GIVEN TASK – Copy out only the span from the line with "Given the photo, is" to the end of the data, both ends kept, word for word.

**** SOURCE MATERIAL

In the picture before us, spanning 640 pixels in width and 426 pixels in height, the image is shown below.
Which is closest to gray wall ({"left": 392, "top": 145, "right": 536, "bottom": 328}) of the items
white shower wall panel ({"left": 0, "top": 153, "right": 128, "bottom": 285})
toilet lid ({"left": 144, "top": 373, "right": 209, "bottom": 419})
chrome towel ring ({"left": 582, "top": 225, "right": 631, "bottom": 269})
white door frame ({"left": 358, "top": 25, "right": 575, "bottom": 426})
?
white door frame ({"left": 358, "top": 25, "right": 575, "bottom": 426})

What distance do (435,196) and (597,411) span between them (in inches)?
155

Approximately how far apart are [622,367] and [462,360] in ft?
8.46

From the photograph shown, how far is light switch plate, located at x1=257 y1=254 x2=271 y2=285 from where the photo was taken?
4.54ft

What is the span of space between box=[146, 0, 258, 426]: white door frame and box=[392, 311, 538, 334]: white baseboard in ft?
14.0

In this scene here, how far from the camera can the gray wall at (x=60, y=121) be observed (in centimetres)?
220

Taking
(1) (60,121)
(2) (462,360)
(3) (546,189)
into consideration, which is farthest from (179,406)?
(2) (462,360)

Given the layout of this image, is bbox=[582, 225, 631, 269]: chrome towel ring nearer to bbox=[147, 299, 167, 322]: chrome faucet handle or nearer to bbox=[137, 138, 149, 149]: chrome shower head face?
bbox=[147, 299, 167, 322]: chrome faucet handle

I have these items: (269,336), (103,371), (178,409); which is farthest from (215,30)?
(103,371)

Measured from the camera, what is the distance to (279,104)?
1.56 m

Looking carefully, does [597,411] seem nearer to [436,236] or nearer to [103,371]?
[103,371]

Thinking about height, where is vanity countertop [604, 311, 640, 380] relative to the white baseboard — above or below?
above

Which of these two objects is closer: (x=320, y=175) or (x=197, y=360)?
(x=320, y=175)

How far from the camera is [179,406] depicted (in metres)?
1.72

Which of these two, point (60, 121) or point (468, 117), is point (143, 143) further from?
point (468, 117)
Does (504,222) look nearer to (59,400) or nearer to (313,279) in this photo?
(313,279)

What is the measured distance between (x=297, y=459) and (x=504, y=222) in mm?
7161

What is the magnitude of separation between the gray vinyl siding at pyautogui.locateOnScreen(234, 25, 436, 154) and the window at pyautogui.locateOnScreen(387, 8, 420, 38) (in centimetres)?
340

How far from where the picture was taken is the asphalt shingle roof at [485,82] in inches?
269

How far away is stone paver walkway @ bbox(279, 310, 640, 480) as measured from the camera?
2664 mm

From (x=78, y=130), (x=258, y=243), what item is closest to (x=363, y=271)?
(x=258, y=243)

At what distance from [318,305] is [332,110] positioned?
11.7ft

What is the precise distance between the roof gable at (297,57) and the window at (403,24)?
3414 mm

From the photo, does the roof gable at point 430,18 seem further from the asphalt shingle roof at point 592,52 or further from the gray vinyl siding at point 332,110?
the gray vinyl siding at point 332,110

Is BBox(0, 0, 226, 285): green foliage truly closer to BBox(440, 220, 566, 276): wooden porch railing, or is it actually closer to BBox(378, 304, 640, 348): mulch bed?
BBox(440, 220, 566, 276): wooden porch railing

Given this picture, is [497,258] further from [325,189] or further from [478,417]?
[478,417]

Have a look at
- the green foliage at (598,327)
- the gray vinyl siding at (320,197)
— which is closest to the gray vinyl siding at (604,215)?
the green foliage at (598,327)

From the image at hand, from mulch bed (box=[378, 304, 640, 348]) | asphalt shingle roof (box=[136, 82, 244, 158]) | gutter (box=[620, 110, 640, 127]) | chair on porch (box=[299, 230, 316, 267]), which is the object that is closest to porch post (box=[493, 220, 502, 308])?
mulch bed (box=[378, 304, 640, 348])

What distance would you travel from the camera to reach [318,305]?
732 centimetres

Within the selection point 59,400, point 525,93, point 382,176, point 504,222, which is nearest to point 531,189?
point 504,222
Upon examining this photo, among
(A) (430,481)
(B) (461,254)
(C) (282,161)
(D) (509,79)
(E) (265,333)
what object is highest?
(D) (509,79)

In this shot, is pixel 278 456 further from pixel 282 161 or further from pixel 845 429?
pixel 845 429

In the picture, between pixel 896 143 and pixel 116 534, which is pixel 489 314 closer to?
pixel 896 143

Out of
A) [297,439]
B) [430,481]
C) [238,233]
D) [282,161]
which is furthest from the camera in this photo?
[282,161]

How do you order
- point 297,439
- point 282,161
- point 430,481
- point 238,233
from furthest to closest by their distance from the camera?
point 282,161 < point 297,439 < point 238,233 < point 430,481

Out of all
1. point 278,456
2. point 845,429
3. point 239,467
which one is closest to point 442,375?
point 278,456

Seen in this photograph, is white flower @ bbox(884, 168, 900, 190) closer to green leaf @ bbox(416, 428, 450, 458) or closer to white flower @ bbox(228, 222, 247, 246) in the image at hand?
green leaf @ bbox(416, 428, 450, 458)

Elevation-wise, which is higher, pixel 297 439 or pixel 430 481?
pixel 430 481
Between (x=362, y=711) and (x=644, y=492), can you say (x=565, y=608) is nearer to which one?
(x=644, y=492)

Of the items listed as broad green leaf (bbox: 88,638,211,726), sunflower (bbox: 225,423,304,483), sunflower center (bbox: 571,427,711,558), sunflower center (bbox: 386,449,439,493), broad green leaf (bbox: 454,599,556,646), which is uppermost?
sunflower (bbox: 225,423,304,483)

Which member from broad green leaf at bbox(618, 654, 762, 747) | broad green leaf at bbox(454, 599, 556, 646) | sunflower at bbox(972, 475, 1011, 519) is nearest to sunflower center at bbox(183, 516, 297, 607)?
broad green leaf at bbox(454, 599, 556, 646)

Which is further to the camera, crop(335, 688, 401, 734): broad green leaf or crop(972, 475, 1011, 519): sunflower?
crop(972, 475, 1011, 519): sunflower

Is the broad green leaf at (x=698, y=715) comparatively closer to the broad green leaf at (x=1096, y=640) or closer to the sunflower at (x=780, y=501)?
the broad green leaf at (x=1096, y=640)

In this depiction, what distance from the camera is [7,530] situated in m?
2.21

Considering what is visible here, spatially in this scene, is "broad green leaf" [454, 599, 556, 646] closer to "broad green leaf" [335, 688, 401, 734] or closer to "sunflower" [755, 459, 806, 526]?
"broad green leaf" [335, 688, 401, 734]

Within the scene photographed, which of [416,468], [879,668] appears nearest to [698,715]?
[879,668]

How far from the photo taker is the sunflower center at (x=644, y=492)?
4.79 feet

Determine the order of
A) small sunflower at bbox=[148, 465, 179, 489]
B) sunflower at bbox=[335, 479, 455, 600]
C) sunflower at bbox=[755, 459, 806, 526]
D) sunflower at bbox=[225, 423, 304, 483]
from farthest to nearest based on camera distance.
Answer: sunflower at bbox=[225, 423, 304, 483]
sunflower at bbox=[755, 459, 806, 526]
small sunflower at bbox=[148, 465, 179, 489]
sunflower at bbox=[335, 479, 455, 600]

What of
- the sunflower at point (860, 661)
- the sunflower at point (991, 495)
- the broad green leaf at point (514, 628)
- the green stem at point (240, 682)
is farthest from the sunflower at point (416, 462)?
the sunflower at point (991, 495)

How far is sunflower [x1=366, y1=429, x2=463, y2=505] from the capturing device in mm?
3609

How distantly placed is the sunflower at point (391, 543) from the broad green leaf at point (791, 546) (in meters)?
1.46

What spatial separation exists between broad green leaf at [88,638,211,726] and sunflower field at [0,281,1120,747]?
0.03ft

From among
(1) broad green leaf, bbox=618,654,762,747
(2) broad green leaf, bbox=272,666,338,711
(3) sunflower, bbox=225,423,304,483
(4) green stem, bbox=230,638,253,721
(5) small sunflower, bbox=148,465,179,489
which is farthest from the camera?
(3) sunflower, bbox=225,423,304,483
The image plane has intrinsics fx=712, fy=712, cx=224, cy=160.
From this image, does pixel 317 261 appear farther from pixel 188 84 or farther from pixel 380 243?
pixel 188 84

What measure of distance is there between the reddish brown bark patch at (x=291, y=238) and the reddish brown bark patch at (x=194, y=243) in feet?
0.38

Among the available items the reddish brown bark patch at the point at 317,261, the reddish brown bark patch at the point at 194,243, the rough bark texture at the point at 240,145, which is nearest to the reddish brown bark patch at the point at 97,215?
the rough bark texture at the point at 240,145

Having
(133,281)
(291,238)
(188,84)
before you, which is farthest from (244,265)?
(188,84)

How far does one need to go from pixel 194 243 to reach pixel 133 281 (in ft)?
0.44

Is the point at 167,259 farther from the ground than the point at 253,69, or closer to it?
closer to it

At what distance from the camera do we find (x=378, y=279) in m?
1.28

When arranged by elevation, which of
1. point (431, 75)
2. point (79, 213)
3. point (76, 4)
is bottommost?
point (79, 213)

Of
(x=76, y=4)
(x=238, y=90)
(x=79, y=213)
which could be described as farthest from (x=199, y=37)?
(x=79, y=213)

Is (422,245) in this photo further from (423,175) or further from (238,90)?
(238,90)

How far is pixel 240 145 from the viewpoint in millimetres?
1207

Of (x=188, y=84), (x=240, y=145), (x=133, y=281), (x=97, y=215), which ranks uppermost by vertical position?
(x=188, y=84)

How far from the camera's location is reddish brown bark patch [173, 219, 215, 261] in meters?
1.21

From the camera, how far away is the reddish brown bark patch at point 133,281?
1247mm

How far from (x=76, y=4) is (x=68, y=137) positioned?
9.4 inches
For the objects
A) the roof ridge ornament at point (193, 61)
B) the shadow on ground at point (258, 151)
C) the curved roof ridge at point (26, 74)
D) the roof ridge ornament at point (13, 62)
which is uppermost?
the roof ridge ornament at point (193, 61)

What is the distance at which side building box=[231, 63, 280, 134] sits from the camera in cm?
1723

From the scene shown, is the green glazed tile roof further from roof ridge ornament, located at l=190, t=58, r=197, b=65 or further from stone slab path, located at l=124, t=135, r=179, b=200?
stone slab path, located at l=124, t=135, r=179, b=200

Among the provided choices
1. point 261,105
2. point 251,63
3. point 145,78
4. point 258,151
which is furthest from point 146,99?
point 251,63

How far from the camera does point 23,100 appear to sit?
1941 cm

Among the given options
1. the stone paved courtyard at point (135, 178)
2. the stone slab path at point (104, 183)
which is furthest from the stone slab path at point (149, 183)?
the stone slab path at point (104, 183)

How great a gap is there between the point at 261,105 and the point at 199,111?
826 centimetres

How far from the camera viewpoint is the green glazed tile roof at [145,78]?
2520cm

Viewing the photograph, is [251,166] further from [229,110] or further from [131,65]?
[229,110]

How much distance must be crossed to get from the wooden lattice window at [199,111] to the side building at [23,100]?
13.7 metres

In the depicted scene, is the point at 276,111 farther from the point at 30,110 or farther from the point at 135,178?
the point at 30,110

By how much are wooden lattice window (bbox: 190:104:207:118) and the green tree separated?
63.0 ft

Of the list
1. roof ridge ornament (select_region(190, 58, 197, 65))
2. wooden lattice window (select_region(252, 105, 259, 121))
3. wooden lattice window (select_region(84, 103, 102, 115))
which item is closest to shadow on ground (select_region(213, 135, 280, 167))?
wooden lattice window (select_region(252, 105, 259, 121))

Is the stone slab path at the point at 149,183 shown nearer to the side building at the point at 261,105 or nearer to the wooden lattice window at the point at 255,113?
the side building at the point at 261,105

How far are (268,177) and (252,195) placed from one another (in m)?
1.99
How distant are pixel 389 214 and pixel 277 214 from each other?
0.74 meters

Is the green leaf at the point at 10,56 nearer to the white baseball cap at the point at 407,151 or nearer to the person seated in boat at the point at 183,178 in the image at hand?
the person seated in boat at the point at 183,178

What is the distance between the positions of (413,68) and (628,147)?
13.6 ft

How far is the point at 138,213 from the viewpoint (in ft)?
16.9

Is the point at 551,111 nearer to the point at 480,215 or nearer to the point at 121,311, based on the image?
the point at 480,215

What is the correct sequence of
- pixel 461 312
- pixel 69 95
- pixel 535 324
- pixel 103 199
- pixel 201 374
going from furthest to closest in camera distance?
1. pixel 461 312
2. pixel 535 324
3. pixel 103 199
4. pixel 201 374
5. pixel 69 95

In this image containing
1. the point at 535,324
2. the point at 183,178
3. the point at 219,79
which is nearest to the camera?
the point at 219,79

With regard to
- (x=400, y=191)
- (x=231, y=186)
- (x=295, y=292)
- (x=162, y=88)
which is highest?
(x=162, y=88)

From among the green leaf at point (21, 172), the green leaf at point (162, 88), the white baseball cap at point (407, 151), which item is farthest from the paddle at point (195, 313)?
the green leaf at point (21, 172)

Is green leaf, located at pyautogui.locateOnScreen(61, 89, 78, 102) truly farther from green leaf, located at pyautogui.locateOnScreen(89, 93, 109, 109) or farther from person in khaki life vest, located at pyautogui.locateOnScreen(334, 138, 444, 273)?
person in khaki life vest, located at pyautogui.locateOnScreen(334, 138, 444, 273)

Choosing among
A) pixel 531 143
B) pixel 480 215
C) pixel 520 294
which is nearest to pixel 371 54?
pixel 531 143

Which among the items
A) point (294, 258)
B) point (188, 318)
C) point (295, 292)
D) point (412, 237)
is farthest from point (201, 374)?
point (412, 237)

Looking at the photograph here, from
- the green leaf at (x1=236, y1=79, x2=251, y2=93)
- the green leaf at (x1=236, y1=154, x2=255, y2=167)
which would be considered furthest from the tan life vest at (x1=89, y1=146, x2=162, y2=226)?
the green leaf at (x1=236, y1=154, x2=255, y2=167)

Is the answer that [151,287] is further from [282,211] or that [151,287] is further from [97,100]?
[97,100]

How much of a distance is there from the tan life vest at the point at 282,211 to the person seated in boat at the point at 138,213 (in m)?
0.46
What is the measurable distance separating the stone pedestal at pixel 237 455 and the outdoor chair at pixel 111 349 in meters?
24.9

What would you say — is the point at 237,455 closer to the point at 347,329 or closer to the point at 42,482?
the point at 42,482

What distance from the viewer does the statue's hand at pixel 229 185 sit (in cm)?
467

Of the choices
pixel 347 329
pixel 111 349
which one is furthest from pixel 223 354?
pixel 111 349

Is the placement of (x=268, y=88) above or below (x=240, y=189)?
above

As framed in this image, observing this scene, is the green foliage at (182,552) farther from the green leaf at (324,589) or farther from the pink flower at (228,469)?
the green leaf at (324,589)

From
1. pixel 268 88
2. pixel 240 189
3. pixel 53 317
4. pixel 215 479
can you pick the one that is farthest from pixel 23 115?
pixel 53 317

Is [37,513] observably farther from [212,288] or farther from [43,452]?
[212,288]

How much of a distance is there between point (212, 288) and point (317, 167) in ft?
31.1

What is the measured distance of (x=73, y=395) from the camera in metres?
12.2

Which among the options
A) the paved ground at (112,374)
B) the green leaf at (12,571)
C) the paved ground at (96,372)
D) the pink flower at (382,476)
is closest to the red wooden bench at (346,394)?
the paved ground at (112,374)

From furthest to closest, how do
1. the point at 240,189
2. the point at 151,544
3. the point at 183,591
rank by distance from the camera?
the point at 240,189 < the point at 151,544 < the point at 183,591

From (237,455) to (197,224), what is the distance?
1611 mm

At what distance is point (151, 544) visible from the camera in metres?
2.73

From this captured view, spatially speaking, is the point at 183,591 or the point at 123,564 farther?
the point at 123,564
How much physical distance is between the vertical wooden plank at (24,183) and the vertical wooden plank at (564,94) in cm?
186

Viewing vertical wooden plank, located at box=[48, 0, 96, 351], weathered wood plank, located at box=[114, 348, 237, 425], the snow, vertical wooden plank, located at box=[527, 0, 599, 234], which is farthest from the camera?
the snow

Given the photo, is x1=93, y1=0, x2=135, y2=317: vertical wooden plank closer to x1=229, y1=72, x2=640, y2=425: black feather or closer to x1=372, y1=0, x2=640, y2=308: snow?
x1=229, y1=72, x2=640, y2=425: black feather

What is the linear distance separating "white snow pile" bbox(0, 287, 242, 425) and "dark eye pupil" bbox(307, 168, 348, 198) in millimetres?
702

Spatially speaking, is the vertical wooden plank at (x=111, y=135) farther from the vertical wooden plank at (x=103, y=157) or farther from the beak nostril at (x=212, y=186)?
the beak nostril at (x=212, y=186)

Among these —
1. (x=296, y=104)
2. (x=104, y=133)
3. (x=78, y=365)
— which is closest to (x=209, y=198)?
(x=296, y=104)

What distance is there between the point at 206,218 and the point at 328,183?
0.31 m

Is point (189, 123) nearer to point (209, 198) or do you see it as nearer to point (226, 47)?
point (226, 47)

********

WRITTEN RESPONSE –
Given the photo, is x1=93, y1=0, x2=135, y2=317: vertical wooden plank closer to x1=229, y1=72, x2=640, y2=425: black feather or closer to x1=372, y1=0, x2=640, y2=308: snow?
x1=229, y1=72, x2=640, y2=425: black feather

What is the linear distance separating "white snow pile" bbox(0, 287, 242, 425) and "dark eye pupil" bbox(307, 168, 348, 198) in millimetres?
702

Spatially speaking, is the vertical wooden plank at (x=111, y=135) farther from the vertical wooden plank at (x=103, y=157) or farther from the beak nostril at (x=212, y=186)?
the beak nostril at (x=212, y=186)

Among these —
1. (x=296, y=104)
2. (x=104, y=133)
3. (x=78, y=365)
— which is closest to (x=209, y=198)?
(x=296, y=104)

What distance is there between the point at 206,218 and the point at 328,183?
0.31 m

Is point (189, 123) nearer to point (209, 198) or do you see it as nearer to point (226, 47)?
point (226, 47)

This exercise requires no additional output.